I tricked Chris a bit during those last three weeks. Even though I had Chris run the same intervals that we did on the track it was more challenging on our cross country course because he was running on grass and our course has a gradual incline. Chris was working harder and running faster without realizing it.

The last week of practice was a recovery week and Chris ran nothing over a 400. The day of the state meet came and I knew that Chris would have to run his best just to place in the top ten. When we arrived at the stadium we found a seat by the shot put area and did not talk much.

A few minutes before the race Chris said to me, "Coachie, how should I run my second 1600?" I told him that his second 1600 not as important as his first 1600. I told him to run comfortable for the first half and stay in the top five and to maintain contact with the leader. I reminded that most of the top guys were not even thinking about him.

When the race started I hoped that holding Chris back throughout the season had made him hungry. Chris thrives on competition. When the lead pack came by after the third lap at 68 I knew that they were running the perfect race for Chris but the race was not over. When Chris took the lead after the 1600 I thought back to Arcadia and got nervous. When Collin Jarvis passed Chris with 500 to go I hoped that Chris would hold on.

I can remember saying, "hold on Chris, hold on," and my 8 year old daughter asked me what did I want him to hold on to.
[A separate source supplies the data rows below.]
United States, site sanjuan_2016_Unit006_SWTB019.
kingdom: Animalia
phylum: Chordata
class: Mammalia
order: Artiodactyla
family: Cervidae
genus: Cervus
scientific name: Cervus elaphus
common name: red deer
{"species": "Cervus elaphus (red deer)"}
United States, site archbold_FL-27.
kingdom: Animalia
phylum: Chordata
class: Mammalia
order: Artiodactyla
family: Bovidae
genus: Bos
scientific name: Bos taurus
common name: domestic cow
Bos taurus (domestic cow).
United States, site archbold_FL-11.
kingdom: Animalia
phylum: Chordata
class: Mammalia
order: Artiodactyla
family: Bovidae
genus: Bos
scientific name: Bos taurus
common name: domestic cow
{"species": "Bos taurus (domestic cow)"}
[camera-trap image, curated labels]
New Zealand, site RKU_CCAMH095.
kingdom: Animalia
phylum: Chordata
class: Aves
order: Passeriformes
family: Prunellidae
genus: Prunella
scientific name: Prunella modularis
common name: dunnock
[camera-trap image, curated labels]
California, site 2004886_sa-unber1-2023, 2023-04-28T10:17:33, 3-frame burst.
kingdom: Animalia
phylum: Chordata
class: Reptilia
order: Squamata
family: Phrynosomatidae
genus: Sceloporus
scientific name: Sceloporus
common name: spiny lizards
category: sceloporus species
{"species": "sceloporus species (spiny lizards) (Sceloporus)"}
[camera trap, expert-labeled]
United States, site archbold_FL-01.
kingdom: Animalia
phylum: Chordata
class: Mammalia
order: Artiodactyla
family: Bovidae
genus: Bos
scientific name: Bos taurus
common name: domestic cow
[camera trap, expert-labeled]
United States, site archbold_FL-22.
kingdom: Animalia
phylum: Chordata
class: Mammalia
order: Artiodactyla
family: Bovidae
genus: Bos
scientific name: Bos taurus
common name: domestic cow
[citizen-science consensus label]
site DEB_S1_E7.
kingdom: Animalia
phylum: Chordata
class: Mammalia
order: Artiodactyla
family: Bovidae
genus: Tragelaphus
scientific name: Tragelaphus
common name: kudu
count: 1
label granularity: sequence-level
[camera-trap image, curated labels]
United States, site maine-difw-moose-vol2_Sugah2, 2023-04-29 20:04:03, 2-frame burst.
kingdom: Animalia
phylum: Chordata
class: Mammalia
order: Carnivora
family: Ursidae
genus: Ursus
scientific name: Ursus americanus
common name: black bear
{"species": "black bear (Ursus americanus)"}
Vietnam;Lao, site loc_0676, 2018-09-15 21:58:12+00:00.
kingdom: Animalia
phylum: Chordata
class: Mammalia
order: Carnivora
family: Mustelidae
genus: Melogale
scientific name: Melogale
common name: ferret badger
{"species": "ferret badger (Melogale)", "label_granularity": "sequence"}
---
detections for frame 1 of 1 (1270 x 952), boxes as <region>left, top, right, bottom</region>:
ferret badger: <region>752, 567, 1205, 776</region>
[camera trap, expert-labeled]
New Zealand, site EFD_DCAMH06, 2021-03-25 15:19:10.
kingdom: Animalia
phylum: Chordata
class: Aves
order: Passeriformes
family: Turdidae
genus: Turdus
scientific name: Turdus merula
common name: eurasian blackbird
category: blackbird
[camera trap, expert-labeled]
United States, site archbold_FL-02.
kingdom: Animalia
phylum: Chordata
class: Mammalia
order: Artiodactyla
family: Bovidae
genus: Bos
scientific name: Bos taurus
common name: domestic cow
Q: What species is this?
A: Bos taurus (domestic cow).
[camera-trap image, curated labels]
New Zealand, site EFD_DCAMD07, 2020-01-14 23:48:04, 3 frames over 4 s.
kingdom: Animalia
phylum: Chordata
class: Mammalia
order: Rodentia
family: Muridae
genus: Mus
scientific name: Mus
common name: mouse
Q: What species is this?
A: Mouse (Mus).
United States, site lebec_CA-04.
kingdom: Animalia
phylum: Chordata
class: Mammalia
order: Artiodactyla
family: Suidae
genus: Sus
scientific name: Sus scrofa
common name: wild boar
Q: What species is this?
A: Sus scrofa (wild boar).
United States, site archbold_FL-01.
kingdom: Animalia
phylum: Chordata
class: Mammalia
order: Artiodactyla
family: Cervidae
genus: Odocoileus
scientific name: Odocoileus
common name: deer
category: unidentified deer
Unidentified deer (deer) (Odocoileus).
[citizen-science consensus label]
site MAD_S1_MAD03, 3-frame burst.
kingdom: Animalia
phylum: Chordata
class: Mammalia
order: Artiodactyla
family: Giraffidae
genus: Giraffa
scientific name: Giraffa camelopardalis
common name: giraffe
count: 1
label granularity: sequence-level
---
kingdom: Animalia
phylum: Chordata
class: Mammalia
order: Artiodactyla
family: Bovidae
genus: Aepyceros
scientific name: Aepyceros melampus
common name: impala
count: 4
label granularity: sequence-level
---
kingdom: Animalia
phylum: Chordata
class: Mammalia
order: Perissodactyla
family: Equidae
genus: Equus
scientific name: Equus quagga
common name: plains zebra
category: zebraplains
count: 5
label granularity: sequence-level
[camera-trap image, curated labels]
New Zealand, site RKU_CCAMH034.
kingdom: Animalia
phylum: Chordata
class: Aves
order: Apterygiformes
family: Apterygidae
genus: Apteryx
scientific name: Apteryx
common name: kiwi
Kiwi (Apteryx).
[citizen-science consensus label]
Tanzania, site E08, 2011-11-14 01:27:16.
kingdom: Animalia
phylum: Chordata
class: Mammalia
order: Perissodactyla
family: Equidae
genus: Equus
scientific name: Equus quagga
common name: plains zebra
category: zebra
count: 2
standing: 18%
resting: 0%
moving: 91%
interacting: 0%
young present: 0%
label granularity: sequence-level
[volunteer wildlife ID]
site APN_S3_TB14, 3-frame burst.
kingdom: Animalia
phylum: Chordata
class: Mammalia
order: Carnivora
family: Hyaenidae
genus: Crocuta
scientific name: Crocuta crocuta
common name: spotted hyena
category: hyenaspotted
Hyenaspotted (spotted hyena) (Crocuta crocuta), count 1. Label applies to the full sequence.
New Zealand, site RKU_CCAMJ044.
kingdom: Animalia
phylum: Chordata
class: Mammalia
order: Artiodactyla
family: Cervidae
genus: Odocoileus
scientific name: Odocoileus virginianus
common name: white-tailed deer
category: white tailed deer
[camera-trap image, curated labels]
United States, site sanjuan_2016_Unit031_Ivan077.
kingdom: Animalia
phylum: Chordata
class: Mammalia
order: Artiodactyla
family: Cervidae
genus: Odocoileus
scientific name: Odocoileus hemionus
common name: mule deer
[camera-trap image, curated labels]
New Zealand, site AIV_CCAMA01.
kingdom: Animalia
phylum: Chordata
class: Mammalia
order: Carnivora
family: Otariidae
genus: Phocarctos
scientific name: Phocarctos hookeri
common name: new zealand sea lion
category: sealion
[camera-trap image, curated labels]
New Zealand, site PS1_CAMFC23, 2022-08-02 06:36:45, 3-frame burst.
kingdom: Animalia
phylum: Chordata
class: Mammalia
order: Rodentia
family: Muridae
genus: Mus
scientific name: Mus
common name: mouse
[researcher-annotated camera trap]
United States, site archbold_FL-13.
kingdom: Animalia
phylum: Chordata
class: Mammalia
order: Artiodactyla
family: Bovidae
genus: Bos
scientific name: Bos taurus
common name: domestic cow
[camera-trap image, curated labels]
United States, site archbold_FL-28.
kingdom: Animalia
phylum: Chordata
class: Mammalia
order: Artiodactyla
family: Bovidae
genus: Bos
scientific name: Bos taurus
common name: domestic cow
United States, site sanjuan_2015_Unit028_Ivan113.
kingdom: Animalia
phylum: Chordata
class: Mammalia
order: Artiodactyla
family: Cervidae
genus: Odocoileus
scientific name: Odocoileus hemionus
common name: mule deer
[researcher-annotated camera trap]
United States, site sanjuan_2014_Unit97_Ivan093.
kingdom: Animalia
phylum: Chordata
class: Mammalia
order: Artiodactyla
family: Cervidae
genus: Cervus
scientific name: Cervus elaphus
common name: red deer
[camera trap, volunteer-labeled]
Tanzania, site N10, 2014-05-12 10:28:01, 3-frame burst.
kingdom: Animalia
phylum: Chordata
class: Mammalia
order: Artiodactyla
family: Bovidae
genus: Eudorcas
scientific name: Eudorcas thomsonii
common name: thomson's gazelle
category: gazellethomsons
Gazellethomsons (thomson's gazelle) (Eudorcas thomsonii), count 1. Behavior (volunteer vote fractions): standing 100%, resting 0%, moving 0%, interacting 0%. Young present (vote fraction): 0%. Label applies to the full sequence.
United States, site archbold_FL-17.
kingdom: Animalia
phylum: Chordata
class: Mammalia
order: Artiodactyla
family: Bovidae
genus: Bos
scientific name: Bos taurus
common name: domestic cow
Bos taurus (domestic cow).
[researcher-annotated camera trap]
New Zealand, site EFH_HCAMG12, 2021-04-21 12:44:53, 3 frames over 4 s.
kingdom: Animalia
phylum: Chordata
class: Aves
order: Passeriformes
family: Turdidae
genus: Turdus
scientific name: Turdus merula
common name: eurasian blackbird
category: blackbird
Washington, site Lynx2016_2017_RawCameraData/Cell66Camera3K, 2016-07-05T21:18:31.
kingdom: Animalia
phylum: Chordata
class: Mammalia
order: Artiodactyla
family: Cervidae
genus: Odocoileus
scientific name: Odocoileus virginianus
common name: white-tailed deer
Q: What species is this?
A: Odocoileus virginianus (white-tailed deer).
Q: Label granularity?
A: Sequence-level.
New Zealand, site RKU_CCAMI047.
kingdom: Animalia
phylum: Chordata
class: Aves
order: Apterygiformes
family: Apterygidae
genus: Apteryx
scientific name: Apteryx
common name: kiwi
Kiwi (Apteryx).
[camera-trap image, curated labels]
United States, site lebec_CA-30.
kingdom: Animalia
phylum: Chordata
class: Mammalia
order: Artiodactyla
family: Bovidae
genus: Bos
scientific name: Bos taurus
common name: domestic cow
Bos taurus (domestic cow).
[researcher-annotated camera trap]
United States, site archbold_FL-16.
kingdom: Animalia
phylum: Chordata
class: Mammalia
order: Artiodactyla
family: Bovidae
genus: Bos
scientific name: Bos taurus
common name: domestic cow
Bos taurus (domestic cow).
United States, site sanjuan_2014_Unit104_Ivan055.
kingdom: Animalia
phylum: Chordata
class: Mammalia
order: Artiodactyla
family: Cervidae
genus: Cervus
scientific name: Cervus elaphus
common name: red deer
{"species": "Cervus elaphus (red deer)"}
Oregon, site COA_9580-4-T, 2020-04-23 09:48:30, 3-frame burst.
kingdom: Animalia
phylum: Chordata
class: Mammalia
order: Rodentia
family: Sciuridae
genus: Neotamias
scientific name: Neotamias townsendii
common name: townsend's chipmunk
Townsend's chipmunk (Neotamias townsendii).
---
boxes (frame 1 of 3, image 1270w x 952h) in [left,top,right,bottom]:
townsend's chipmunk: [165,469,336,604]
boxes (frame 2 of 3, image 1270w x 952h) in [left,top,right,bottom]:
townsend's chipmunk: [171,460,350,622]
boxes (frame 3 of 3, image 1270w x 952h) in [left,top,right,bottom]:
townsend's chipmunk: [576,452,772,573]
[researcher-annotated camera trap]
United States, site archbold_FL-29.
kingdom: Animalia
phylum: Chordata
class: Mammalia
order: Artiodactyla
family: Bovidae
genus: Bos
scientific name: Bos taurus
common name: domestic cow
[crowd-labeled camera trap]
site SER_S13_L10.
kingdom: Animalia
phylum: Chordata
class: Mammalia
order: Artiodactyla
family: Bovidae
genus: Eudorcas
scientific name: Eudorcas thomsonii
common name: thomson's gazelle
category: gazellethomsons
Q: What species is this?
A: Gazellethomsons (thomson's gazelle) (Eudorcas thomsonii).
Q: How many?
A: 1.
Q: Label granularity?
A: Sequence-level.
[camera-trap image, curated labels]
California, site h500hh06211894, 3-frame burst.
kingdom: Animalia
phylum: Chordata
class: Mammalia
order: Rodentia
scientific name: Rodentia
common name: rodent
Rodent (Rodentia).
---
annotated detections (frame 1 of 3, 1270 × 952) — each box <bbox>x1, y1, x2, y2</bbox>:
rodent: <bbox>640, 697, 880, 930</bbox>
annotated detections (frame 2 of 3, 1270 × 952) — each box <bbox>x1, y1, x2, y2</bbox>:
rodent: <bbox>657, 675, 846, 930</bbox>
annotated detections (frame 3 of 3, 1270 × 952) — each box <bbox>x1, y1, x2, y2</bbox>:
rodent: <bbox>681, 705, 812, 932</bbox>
When I saw Chris take off at the 200 and then pass him at the 150 and leave Collin Jarvis it reminded me of his last 200 on our course, during practice Chris finished his last 200 in 26 seconds after repeat 200s, he was tired and I pushed him but Chris just kept driving his arms and legs to make himself run faster.

When Chris crossed the finish line it was one of the most amazing moments I have ever been a part of. When Chris gave his interview after he won and said he just listened to his coach and he wanted it bad I knew it did not matter who was in that race Chris was going to win. I look back at the last three years and can not imagine a better finish for Chris. I also look back and realize how fortunate I was to coach Chris. Chris would have accomplished all of his goals no matter who coached him.